Files
C.E.L_Slide_test2/tests/test_mdx04_vp_routing.py
kyeongmin cacc5b30db feat(#85): IMP catalog builder invariant + VP runtime gate (u1~u7)
- u1: BuilderMissingError(FitError) — narrow exception aligned with pipeline catch
- u2: load_frame_contracts catalog invariant + VP skip + CatalogInvariantError
- u3a: audit CLI I1~I3 (partial existence / declared builder / registry membership)
- u3b: audit CLI I4 (slot_payload refs vs declared/generated payload keys)
- u4: lookup_v4_candidates VP filter (lookup_v4_all_judgments raw telemetry untouched)

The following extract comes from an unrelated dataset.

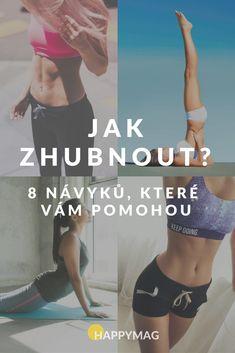 Jak zhubnout a udržet si krásnou postavu? Nejen cvičením! Podívejte se na 8 jednoduchých návyků, které vám pomohou zhubnout jednou pro vždy. #cviky #cviceni #cvičení #plochebricho #plochébřicho #flatbelly #flattummy #flat #workout #jakzhubnout #hubnutí #jakrychlezhubnout Flat Tummy, Flat Belly, Make Time, Getting Things Done, Get In Shape, Metabolism, Health And Beauty, Victoria Secret, Fat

- u5: catalog invariant regression coverage + temp non-VP failure fixtures
- u6: mdx04 VP routing fixture tests (sw_dependency_four_problems excluded from live)
- u7: tests/conftest.py env isolation + mdx03/mdx04/mdx05 subprocess smoke

Targeted 74 PASS (12.31s). Full regression 1063 PASS (87.70s). Audit CLI clean.

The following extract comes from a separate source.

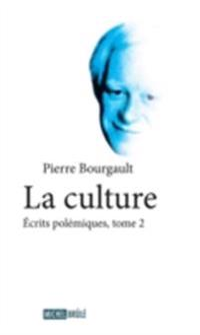 La culture 2 : Ecrits polemiques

Co-Authored-By: Claude Opus 4.7 (1M context) <noreply@anthropic.com>
2026-05-23 16:56:38 +09:00

130 lines
5.2 KiB
Python

"""IMP-#85 u6 — mdx04 VP routing regression against the real V4 evidence.
Scope (Stage 2 lock):
- Use the production ``tests/matching/v4_full32_result.yaml`` + the production
``templates/phase_z2/catalog/frame_contracts.yaml`` (no fixtures, no mocks).

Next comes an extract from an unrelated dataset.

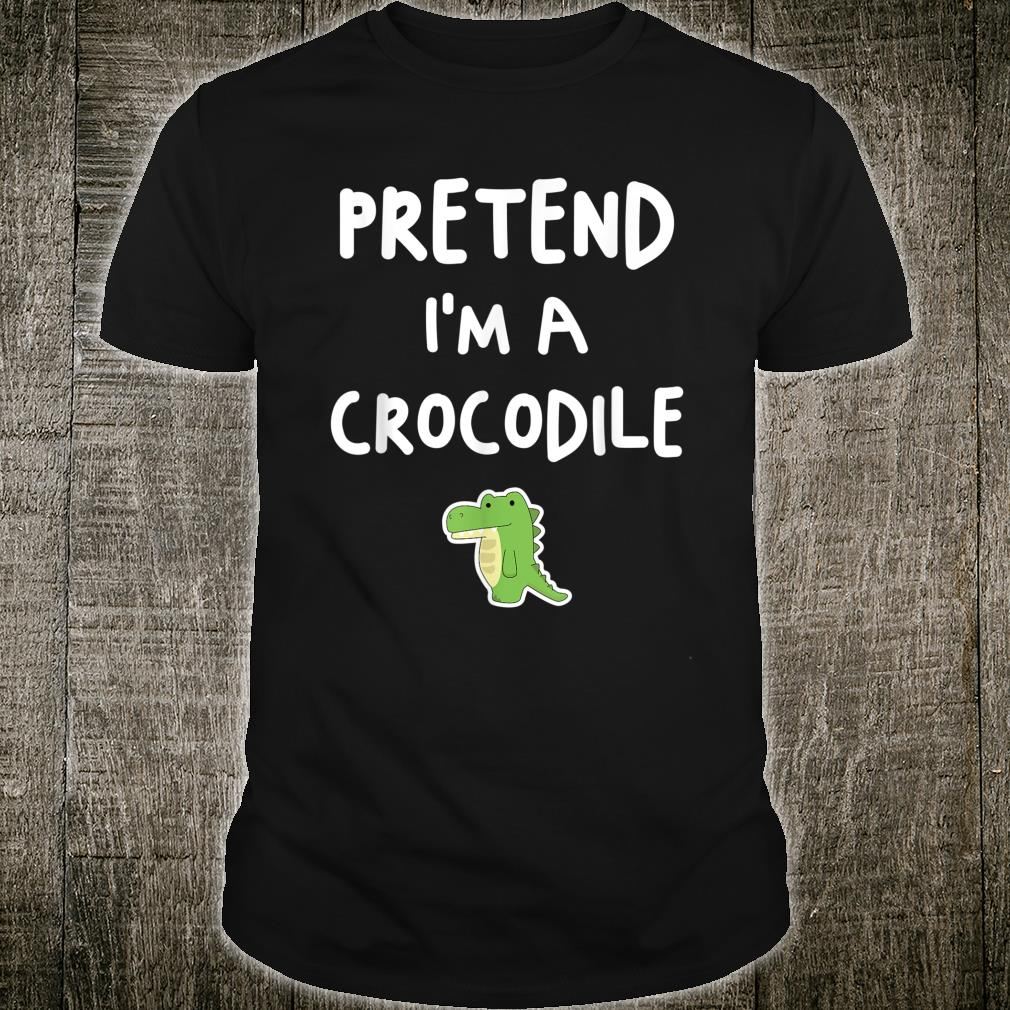 Pretend I'm a Crocodile Easy Halloween Shirt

- Prove that ``sw_dependency_four_problems`` (VP rank-1 on ``04-2.1``, VP
rank-2 on ``04-2.2``) is excluded from ``lookup_v4_candidates`` after u4,
while ``lookup_v4_all_judgments`` retains it as Step 7-A raw telemetry.
- Guard mdx03 dynamically — the actual rank-1 winners on ``03-1`` / ``03-2``
must be non-VP per catalog AND must survive into live candidates.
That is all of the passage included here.